Verdict: this is a good option if you are prepared to change up your workflow and deal with some minor inconveniences.
Remain in mobile slavery:
If none of the above options sound tolerable to you, then I hope you are happy where you are because you are going to have to stay there for a while. Let's be honest and just accept the fact that carriers have no incentive at all to do anything to enable the free device utopia we geeks want. If they were to give us our voice service as standards-compliant SIP and make SMS work with SIP or some other simple standard that could be worked into apps, all over nothing more than a data plan, they would have no more chains to lock people into their service. In a world of cheap yet decent devices and data only plans, they would have no more carrots to lure people into their clutches. Pay for only the data you use? Be free to use any device that supported the wireless technology they offered and had a SIP client? Why, then they would have to actually compete on service and support... and we can't have that, now, can we?

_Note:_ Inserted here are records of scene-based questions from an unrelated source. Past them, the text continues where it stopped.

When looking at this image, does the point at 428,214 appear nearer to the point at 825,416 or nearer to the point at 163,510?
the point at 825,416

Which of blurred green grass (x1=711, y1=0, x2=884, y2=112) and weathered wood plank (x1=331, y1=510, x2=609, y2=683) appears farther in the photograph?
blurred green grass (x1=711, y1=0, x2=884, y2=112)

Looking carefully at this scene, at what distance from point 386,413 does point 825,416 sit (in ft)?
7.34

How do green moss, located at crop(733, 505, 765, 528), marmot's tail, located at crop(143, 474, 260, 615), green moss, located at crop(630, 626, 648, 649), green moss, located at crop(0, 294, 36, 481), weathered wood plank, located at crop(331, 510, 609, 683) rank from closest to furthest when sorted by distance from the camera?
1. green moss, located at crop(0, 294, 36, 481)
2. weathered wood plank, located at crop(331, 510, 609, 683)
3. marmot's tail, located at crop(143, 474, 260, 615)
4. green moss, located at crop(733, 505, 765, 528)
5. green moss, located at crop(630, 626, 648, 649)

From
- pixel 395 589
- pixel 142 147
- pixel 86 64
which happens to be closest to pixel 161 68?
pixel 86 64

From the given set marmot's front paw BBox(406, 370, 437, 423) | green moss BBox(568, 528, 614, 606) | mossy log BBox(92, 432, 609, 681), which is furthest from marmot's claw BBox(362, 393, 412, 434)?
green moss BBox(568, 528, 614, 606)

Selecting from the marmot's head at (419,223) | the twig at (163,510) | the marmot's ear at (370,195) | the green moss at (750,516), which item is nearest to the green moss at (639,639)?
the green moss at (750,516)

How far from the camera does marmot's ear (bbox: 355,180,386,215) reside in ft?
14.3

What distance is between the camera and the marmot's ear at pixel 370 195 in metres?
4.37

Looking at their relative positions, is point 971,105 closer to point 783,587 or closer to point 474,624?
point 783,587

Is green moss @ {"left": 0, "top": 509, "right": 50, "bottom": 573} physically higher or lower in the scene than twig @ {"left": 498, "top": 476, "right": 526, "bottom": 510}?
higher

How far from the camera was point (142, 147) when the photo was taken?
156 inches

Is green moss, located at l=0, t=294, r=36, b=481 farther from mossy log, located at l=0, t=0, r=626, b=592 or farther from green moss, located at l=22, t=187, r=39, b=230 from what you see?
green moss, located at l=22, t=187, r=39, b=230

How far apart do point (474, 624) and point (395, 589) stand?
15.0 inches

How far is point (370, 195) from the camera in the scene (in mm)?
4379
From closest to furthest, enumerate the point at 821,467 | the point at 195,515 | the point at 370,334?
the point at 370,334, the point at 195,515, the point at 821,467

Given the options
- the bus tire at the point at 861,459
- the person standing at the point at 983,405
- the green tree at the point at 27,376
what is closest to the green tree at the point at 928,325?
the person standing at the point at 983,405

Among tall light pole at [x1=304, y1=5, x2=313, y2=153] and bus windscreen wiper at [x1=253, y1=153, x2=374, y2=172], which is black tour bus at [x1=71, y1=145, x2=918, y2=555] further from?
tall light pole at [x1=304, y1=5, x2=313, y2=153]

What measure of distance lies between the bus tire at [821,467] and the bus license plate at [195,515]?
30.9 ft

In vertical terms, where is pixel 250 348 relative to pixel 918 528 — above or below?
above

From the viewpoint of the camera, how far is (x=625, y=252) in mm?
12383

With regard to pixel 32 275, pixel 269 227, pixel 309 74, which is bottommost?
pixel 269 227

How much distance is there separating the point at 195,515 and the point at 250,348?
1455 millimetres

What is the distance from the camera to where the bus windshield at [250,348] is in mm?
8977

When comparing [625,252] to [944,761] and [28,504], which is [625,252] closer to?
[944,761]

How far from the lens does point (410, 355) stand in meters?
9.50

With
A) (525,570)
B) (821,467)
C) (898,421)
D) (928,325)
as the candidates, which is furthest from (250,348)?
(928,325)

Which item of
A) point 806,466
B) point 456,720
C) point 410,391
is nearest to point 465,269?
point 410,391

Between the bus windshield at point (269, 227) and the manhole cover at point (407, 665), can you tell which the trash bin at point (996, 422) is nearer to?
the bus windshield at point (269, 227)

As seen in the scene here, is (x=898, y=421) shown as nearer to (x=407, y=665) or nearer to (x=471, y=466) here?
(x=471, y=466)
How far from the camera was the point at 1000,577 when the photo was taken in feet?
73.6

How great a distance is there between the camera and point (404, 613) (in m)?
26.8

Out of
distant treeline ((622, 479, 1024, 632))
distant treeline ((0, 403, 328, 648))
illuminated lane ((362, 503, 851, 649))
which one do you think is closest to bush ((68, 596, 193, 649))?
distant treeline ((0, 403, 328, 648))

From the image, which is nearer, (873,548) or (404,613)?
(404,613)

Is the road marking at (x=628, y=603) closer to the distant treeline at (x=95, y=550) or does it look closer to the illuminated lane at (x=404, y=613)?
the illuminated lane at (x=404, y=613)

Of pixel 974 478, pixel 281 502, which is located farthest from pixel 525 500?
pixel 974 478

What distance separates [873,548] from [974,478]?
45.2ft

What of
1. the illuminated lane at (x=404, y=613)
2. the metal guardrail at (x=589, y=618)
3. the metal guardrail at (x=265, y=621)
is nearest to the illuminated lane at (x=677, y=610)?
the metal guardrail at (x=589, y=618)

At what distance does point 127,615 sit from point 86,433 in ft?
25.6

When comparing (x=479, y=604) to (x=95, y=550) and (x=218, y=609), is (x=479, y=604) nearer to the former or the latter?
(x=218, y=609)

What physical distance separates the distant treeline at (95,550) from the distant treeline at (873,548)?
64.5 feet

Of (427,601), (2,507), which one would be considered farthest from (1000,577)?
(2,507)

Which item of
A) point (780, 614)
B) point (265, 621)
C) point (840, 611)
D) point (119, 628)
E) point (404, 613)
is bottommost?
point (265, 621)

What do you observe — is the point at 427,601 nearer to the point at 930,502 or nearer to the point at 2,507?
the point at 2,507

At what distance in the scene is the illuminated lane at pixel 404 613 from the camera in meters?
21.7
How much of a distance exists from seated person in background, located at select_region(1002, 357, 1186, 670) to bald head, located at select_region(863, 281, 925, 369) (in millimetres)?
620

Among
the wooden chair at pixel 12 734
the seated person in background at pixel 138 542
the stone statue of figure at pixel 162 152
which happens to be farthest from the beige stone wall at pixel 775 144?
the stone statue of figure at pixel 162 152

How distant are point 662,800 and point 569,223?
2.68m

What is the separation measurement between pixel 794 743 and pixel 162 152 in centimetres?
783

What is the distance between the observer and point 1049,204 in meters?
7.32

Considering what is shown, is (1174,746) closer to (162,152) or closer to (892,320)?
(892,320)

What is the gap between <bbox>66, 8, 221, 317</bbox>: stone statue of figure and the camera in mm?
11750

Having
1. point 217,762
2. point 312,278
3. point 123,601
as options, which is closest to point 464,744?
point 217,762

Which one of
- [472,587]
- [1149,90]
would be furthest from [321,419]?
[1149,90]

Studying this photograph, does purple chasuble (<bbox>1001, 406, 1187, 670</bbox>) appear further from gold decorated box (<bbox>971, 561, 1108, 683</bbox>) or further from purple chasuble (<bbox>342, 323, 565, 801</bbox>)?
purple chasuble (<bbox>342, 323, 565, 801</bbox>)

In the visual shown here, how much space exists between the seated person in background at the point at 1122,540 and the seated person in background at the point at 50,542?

So, yeah, you either get to tough it out like I am for the greater good of freedom, or you learn to love your slavery. And if you spend a lot of time on the phone or do a ton of messaging, you are probably better off with your current slavery anyway because the method I have chosen will definitely slow you down a little. Seriously, you really have to be committed to the ideal, or just really itching to try the experiment for yourself to go this route at this point in time. Perhaps the day will come faster than I expect now that carriers seem to be converging on LTE as the common future for wireless service, but I wouldn't do this with any expectation that the situation will improve within the next 5 years.
SummaryYes, VOIP over wifi by way of your home internet and/or a mobile hotspot can be done, but don't try it unless you are prepared for inconvenience and want the freedom of being able to use almost any device as your phone badly enough to outweigh that inconvenience. The up front cost and pricing need to be considered as well. It cost me less than it might cost you since I had ways of reducing the costs by way of the discounted data plan as an add-on to my wife's account and the free hotspot by virtue of having Best Buy points to spend. In the end, the only up front costs for me were the $3 number unlocking fee from Google, the $10 SIM card, and the $36 yearly subscription to VOIPo. The monthly cost is the $10 for data and probably an average of $2 per month for usage on the VOIPo account. We will assume you already have a phone capable of using a SIP client, but you would have to spend anywhere from $45 to $100 for the hotspot, $10 for the SIM, $3 to unlock your Google Voice number, $36 for a year of VOIPo, $20 per month for data if you don't already have a T-Mobile account you can add this to, plus whatever usage you accrue on the VOIPo. In that case, you might actually come out cheaper just starting a Ting account instead.
If you aren't discontent with Google enough yet to make it worth all this hassle to abandon Voice, at least keep these options in mind, and maybe do a little testing yourself in the near future, because we are already seeing signs that Google may be losing interest in Voice. And we all know what happens to Google products when they lose interest.